§ Excerpted passage
▽
3.3 With Multiple Types

R

aa_lst <- list(11L, 22L)                #Unnamed List   | Tuple
bb_lst <- list(a = 11L, b = 22L)        #Named List     | Dict
dd_vec <- c(11L, 22L)                   #Unnamed Vector | List

ee <- list(a = 11L, b = 'x', c = FALSE, d = NULL, 
           e = aa_lst, f = dd_vec, g = bb_lst)
lst_r <- ee                             #R list to transform into Python dict
#str(ee)
△
§ Record list
▽
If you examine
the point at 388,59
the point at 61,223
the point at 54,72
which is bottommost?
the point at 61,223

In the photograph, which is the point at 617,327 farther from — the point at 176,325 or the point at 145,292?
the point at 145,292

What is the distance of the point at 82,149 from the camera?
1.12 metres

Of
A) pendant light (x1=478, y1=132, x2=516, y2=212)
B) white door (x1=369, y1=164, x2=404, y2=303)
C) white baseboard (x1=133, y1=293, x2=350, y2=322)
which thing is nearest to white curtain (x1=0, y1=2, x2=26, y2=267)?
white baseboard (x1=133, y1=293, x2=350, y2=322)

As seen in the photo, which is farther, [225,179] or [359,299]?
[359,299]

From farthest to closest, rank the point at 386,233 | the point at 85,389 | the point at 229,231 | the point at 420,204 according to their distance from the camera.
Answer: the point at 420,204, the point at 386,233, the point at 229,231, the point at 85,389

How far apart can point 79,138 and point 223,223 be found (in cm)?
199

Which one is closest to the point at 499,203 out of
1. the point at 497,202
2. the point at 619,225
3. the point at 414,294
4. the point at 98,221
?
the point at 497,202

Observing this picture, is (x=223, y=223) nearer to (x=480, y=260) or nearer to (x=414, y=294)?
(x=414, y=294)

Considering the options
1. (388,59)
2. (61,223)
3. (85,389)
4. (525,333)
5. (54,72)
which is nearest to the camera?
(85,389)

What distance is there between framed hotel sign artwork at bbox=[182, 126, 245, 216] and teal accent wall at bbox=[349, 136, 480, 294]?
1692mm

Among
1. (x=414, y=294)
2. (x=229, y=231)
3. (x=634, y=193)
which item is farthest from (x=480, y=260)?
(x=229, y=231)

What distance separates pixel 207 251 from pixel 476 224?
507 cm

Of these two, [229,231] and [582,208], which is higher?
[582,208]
△
§ To do
(a) In the R excerpt headed "3.3 With Multiple Types", what Python type is `lst_r` meant to become?
(b) Continue the R excerpt headed "3.3 With Multiple Types" from its final line.

§ Responses by task
(a) A Python dict.

(b)
Python

# Exclude Python sets because these are converted to R Environment
pp_tup = (11, 22)             #Tuple: Ordered, Immutable | Unnamed List
qq_lst = [11, 22]             #List: Ordered, Mutable    | Unnamed Vector
ss_dic = {'a': 11, 'b': 22}   #Dict: Ordered, Mutable    | Named List

tt = {'a': 11, 'b': 'x', 'c': False, 'd': None, 
      'e': pp_tup, 'f': qq_lst, 'g': ss_dic}
dic_y = copy.deepcopy(tt)     #Python dict to transform into R list

#print('\n'.join([k + ' : ' + str(type(tt[k]).__name__) + ' : ' + str(v) 
#                for k, v in tt.items()]))

R

aa <- py$dic_y                          #Convert Python dict to R List
stopifnot(identical(lst_r, aa))         #TRUE
str(aa)
## List of 7
##  $ a: int 11
##  $ b: chr "x"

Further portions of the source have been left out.